## STATED GOAL 1
Write out every line of the listing below, which comes after the passage on the Historic Columbia River Highway projects, with nothing altered.

## TEXT BLOCK
|Oneonta Gorge Parking and Vista
This Forest Highway Enhancement project upgraded the parking for Oneonta Gorge, reopened the Oneonta Tunnel and reinforced the Oneonta Creek Bridge. This project was completed in 2009.
Eagle Creek Exit Ramp
This Forest Highway Enhancement project changed the striping on the Eagle Creek Exit Ramp to provide a contra-flow bike lane connection to the Historic Columbia River Highway State Trail. The Columbia River Gorge National Scenic Area office of USDA Forest Service designed and constructed this project in 2010.
This project extended the Historic Columbia River Highway State Trail between Starvation Creek and Viento State Parks. Construction was completed in 2009 and trail visitors can now travel from Starvation Creek to Viento State Park solely on the Historic Highway State Trail.

## STATED GOAL 2
Reproduce the entire passage on the Historic Columbia River Highway projects above, word for word.

## GIVEN DATA

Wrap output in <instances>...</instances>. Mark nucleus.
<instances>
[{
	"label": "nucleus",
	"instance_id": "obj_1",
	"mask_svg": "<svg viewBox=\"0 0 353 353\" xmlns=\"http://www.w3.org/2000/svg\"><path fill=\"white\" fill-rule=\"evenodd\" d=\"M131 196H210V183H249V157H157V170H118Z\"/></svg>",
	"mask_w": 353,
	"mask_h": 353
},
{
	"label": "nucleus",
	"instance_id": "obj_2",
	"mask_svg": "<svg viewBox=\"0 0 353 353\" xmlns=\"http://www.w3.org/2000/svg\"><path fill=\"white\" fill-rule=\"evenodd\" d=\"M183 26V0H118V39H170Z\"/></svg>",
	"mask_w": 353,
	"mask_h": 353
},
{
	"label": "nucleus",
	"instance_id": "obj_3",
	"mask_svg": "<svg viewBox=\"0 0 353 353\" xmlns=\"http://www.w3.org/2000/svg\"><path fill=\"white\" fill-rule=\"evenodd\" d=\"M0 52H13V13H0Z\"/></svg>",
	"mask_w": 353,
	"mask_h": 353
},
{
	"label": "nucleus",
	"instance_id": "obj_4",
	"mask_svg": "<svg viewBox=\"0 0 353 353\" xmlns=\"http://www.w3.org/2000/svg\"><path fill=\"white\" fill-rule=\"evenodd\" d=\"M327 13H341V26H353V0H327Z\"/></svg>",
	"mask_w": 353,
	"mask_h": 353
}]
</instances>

## WRITTEN ANSWER 1
Wrap output in <instances>...</instances>. Mark nucleus.
<instances>
[{
	"label": "nucleus",
	"instance_id": "obj_1",
	"mask_svg": "<svg viewBox=\"0 0 353 353\" xmlns=\"http://www.w3.org/2000/svg\"><path fill=\"white\" fill-rule=\"evenodd\" d=\"M131 196H210V183H249V157H157V170H118Z\"/></svg>",
	"mask_w": 353,
	"mask_h": 353
},
{
	"label": "nucleus",
	"instance_id": "obj_2",
	"mask_svg": "<svg viewBox=\"0 0 353 353\" xmlns=\"http://www.w3.org/2000/svg\"><path fill=\"white\" fill-rule=\"evenodd\" d=\"M183 26V0H118V39H170Z\"/></svg>",
	"mask_w": 353,
	"mask_h": 353
},
{
	"label": "nucleus",
	"instance_id": "obj_3",
	"mask_svg": "<svg viewBox=\"0 0 353 353\" xmlns=\"http://www.w3.org/2000/svg\"><path fill=\"white\" fill-rule=\"evenodd\" d=\"M0 52H13V13H0Z\"/></svg>",
	"mask_w": 353,
	"mask_h": 353
},
{
	"label": "nucleus",
	"instance_id": "obj_4",
	"mask_svg": "<svg viewBox=\"0 0 353 353\" xmlns=\"http://www.w3.org/2000/svg\"><path fill=\"white\" fill-rule=\"evenodd\" d=\"M327 13H341V26H353V0H327Z\"/></svg>",
	"mask_w": 353,
	"mask_h": 353
}]
</instances>

## WRITTEN ANSWER 2
|Oneonta Gorge Parking and Vista
This Forest Highway Enhancement project upgraded the parking for Oneonta Gorge, reopened the Oneonta Tunnel and reinforced the Oneonta Creek Bridge. This project was completed in 2009.
Eagle Creek Exit Ramp
This Forest Highway Enhancement project changed the striping on the Eagle Creek Exit Ramp to provide a contra-flow bike lane connection to the Historic Columbia River Highway State Trail. The Columbia River Gorge National Scenic Area office of USDA Forest Service designed and constructed this project in 2010.
This project extended the Historic Columbia River Highway State Trail between Starvation Creek and Viento State Parks. Construction was completed in 2009 and trail visitors can now travel from Starvation Creek to Viento State Park solely on the Historic Highway State Trail.